A final sexual assault protection order entered in conjunction with a criminal prosecution shall remain in effect for a period of two years following the expiration of any sentence of imprisonment and subsequent period of community supervision, conditional release, probation, or parole.

To the extent Jackson suggests that the trial court had no authority to enter a domestic violence no contact order without a jury finding of domestic violence, his argument lacks merit because a no contact order is civil in nature and designed to protect third parties; such no contact order does not increase punishment for a crime. See State v. Winston, 135 Wn.App. 400, 407, 144 P.3d 363 (2006) (citing State v. Felix, 125 Wn.App. 575, 578-80, 105 P.3d 427, review denied, 155 Wn.2d 1003 (2005)).

The legislature has stated that sexual assault no contact orders are intended to protect those who "do not qualify for a domestic violence order of protection." RCW 7.90.005. Courts may impose domestic violence no contact orders during the pendency of trial, may continue such domestic violence no contact orders "as a sentencing condition by indicating on the judgment and sentence that the order is to remain in effect, " or impose domestic violence no contact orders as continuing conditions of sentencing at sentencing. State v. Schultz, 146 Wn.2d 540, 542, 48 P.3d 301 (2002); see also former RCW 10.99.040(3) (2000); RCW 10.99.050(1). The record here shows that trial court "continue[d]" a preexisting domestic violence no contact order, something it clearly had the authority to do at sentencing. VRP at 475. Because the trial court was able to impose a domestic violence no contact order, it was not required to impose a sexual assault no contact order. Jackson's argument fails.

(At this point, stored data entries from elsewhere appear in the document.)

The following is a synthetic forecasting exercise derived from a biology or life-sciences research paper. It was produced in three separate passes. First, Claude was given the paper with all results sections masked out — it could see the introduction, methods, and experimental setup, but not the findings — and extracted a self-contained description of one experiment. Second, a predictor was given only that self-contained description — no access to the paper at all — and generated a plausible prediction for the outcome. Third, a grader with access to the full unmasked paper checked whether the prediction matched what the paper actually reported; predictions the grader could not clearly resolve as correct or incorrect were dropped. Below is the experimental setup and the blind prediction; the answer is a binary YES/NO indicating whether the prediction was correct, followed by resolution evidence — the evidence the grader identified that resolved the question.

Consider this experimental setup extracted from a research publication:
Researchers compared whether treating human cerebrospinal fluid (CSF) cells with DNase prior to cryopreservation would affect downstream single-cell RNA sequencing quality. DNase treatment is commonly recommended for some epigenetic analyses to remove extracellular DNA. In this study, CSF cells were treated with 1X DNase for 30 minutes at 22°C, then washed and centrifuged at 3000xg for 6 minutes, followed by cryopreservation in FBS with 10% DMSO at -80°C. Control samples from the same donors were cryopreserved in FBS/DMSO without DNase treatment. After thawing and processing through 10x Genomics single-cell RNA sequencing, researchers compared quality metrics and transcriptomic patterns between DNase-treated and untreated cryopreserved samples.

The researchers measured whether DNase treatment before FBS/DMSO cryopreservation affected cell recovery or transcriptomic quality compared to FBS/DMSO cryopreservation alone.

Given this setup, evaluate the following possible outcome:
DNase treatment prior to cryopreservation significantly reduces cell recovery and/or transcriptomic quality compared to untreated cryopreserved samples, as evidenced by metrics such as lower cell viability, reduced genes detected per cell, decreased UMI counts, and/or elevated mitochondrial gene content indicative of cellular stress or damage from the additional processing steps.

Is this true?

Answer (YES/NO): NO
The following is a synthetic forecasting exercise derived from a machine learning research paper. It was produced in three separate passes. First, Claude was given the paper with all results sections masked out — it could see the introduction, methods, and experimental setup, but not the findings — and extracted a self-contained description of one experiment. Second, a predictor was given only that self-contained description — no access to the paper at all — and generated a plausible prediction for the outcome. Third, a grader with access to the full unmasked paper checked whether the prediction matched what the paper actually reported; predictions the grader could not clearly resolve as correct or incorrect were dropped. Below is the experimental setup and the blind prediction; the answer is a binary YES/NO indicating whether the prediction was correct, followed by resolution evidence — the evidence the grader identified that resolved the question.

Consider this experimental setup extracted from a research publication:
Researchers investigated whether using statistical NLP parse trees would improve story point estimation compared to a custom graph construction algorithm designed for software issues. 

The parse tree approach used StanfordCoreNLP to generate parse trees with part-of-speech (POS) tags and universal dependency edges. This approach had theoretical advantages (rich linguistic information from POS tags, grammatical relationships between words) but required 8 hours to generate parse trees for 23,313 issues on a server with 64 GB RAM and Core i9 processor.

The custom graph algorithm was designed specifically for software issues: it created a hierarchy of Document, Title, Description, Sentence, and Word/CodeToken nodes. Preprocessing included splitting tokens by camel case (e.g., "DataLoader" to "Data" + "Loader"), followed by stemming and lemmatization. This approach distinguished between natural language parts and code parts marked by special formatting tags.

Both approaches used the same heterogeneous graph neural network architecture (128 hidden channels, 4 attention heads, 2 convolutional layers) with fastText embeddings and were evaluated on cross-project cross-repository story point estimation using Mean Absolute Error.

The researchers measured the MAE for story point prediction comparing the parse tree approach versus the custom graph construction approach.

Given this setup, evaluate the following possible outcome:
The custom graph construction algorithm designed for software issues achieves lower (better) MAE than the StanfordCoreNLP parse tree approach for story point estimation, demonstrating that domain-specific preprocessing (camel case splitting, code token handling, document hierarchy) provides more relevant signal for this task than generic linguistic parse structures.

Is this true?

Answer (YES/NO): NO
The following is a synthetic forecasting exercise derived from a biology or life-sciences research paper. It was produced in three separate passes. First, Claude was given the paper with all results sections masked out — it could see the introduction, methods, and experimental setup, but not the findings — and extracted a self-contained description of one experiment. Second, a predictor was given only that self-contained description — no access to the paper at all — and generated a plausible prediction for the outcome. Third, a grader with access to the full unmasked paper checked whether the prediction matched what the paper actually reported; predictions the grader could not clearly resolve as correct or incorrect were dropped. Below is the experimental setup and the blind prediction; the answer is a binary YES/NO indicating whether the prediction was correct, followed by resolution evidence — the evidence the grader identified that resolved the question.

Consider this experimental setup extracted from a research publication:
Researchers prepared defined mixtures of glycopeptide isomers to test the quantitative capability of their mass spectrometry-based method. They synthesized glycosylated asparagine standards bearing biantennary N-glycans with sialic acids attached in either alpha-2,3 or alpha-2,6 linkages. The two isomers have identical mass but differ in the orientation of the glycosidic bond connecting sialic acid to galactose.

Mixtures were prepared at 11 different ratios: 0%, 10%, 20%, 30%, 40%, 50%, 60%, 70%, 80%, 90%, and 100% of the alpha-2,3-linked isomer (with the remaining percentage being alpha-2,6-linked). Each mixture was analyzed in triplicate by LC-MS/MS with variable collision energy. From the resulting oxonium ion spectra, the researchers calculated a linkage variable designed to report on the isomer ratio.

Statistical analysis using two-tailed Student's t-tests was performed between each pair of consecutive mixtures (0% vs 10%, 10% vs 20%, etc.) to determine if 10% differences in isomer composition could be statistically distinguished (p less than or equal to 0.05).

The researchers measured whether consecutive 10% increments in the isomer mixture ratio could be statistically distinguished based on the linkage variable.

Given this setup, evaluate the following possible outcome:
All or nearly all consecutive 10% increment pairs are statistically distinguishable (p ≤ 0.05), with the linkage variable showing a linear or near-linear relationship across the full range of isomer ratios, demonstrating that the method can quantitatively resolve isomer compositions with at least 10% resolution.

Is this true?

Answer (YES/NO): NO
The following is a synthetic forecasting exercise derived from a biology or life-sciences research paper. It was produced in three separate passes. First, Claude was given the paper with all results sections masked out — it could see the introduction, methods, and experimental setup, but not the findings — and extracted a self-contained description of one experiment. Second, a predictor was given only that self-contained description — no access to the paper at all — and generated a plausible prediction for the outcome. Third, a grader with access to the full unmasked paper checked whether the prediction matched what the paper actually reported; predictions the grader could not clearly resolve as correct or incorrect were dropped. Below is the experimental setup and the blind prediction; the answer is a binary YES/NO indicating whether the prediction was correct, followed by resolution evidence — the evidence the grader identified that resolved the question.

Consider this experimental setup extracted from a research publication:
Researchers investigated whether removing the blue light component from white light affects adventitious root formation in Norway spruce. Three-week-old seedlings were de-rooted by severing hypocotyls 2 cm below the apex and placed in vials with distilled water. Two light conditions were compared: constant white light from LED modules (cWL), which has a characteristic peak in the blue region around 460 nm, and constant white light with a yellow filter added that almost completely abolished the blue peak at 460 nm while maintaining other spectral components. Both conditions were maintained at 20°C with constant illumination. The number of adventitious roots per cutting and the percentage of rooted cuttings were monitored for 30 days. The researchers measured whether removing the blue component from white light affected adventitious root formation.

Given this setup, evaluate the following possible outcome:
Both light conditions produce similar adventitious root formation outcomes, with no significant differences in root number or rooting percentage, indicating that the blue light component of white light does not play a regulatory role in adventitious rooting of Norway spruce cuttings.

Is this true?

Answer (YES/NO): NO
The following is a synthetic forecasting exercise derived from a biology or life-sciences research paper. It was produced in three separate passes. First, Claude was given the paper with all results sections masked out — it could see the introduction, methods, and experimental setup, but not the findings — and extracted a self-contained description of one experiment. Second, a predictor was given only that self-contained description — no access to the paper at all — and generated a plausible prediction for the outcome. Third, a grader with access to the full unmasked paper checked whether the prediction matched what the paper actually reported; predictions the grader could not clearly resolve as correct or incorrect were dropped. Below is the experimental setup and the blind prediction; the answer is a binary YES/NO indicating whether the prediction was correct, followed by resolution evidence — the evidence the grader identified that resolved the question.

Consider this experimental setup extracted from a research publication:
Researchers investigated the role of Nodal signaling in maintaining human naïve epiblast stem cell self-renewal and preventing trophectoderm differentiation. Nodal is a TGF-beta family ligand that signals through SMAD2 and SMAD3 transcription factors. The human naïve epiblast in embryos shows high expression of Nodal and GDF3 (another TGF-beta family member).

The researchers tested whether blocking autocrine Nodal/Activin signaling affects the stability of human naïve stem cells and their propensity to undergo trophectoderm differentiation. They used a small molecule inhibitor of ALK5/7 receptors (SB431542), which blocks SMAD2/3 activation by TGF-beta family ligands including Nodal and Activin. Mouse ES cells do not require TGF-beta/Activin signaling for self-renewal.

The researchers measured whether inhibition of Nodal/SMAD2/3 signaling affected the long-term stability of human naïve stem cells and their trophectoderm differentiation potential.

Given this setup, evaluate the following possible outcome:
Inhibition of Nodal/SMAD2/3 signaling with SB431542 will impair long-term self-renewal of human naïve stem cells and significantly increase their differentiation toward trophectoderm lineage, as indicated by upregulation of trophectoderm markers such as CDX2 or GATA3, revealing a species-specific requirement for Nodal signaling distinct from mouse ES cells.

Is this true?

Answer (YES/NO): YES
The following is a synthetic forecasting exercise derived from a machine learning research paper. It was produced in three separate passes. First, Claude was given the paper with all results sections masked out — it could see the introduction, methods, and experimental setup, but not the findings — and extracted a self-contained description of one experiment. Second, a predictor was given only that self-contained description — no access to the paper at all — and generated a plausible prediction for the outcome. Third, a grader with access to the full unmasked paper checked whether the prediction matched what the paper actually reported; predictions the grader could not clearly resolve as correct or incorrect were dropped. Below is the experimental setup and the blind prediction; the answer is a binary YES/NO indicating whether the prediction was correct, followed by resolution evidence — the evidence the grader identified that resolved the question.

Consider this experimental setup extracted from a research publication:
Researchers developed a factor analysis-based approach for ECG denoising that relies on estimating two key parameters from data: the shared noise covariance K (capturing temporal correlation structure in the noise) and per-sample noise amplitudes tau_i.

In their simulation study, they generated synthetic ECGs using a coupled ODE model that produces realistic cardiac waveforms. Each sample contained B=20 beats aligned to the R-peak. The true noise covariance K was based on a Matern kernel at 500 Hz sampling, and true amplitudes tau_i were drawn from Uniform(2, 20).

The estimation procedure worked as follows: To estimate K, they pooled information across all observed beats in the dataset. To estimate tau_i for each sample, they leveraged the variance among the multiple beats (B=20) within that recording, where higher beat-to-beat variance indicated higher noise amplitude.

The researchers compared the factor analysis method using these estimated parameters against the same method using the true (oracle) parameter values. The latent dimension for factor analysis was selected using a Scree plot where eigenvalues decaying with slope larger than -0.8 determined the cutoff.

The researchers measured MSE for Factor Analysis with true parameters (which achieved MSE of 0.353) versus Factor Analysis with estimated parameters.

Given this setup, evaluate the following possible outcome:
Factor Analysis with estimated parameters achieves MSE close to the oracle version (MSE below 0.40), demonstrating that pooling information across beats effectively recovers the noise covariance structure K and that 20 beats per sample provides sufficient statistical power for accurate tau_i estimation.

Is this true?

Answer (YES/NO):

RCW 7.90.005 provides, in part:

. . . It is the intent of the legislature that the sexual assault protection order created by this chapter be a remedy for victims who do not qualify for a domestic violence order of protection.

In his reply brief, Jackson also argues that the trial court could not enter a domestic violence no contact order because it did not make a domestic violence "finding." Reply Br. of Appellant at 5. We need not address issues raised for the first time in a responsive brief. See Alton, 89 Wn.2d at 739; Tjeerdsma, 104 Wn.App. at 886. Nevertheless, we note that, even if the trial court had not entered a domestic violence "finding, " Jackson's argument would fail. Winston, 135 Wn.App. at 407 ("[T]he trial court had discretion to impose [a domestic violence] no-contact order even without the 'domestic violence' designation.").

III. Improper Imposition of Community Custody under Former RCW 9.94A.712

Jackson next argues that the trial court erred in imposing community custody under former RCW 9.94A.712 because that statute does not apply to second degree child molestation. The State concedes that former RCW 9.94A.712 does not apply to Jackson's conviction and that the trial court should have imposed community custody under former RCW 9.94A.715 instead.We agree.

The State argues that this wrong citation is a clerical error and that we should treat Jackson's argument as "a motion for leave to amend the judgment and sentence under RAP 7.2(e)." Br. of Resp't at 6. The State misapprehends RAP 7.2(e). RAP 7.2(e) allows a trial court to hear and to determine various motions that will change a decision being reviewed by the appellate court if the appellate court grants the trial court permission to act. Jackson did not file a motion in the trial court challenging his community custody; thus, this issue is before us on direct appeal. Accordingly RAP 7.2(e) does not apply.

With certain exceptions not relevant here, former RCW 9.94A.712 applied to offenders convicted of first or second degree rape, first or second degree child rape, first degree child molestation, indecent liberties by forcible compulsion, or a variety of other offenses with a finding of sexual motivation if the crime was committed on or after September 1, 2001. Former RCW 9.94A.712(1)(a). This statute also applied to certain offenders with a prior sex offense. Former RCW 9.94A.712(1)(b). Jackson did not have a conviction for a prior sex offense under this statute. Thus, the trial court erred in sentencing Jackson to community custody under former RCW 9.94A.712, as reflected in Appendix H to the judgment and sentence. We remand for the trial court to correct Appendix H to show that it sentenced Jackson under former RCW 9.94A.715.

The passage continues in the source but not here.